Tabel 9: ARGs geïdentificeerd met behulp van hele metagenomische DNA-analyse. De totale metagenoom van het watermonster werd gebruikt voor de hele metagenomische sequencing en de verkregen sequenties werden geannoteerd met behulp van de juiste ARG-database. De representatieve resultaten van enkele van de belangrijke ARG's geïdentificeerd in het metagenomisch DNA worden getoond. De onderstreepte genen werden ook gedetecteerd in de kweekbare micro-organismen. Afkorting: ARG = antibioticumresistent gen.

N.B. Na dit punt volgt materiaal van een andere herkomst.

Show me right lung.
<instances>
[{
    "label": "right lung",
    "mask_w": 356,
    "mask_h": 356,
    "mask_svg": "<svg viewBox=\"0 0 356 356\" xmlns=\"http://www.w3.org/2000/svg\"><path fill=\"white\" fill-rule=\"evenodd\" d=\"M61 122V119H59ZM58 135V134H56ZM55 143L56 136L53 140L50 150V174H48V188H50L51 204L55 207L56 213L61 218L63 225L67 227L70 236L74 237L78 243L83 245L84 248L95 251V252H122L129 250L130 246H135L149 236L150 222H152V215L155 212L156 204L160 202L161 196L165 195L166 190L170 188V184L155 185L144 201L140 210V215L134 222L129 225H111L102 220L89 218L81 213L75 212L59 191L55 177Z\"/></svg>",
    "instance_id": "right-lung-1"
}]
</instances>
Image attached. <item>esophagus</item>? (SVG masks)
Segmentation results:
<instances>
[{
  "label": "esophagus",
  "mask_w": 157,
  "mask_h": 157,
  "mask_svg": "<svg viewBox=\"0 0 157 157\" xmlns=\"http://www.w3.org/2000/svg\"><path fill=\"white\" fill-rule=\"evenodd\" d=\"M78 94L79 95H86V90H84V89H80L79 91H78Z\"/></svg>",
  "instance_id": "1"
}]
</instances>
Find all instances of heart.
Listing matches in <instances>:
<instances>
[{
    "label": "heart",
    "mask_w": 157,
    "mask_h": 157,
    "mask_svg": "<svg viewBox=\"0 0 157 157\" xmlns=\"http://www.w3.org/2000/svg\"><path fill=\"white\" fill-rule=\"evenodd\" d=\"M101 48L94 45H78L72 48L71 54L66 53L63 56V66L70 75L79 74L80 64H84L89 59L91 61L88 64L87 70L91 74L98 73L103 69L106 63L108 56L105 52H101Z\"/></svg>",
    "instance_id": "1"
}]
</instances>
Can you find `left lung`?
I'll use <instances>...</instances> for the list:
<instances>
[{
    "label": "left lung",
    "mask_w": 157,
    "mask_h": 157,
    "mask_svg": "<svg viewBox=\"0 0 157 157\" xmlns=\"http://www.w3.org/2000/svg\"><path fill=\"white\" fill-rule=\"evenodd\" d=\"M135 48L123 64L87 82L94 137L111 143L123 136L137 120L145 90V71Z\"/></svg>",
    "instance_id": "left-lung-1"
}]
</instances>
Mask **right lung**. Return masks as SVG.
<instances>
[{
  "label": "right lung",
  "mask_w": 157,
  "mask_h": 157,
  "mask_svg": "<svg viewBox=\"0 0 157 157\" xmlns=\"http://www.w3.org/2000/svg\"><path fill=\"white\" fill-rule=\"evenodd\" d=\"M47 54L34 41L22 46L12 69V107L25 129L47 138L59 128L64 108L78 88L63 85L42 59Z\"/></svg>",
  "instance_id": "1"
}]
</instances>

Subscription Required. Please recommend JoVE to your librarian.

Discussion

De monsterverzameling en -verwerking spelen een belangrijke rol en kunnen van invloed zijn op de resultaten en interpretatie van het onderzoek. Om variabiliteit in de monsters uit te sluiten, is het daarom belangrijk om monsters uit te voeren op meerdere locaties van het zoetwaterlichaam dat wordt bestudeerd. Het handhaven van de juiste aseptische omgevingsomstandigheden bij het hanteren van dergelijke monsters kan besmetting voorkomen. Om veranderingen in de bacteriële samenstelling te voorkomen die van invloed kunnen zijn op de kwaliteit en kwantiteit van geëxtraheerde nucleïnezuren, moeten de doorvoeromstandigheden bovendien op 4 °C worden gehandhaafd, met een minimale tijdsverloop vanaf het punt van monsterverzameling tot de daaropvolgende verwerking. Verschillende studies hebben aangetoond dat deze tussentijdse periode tussen monsterverzameling en verwerking variabele resultaten kan opleveren tijdens latere stadia van analyse als deze niet zorgvuldig wordt uitgevoerd12,13.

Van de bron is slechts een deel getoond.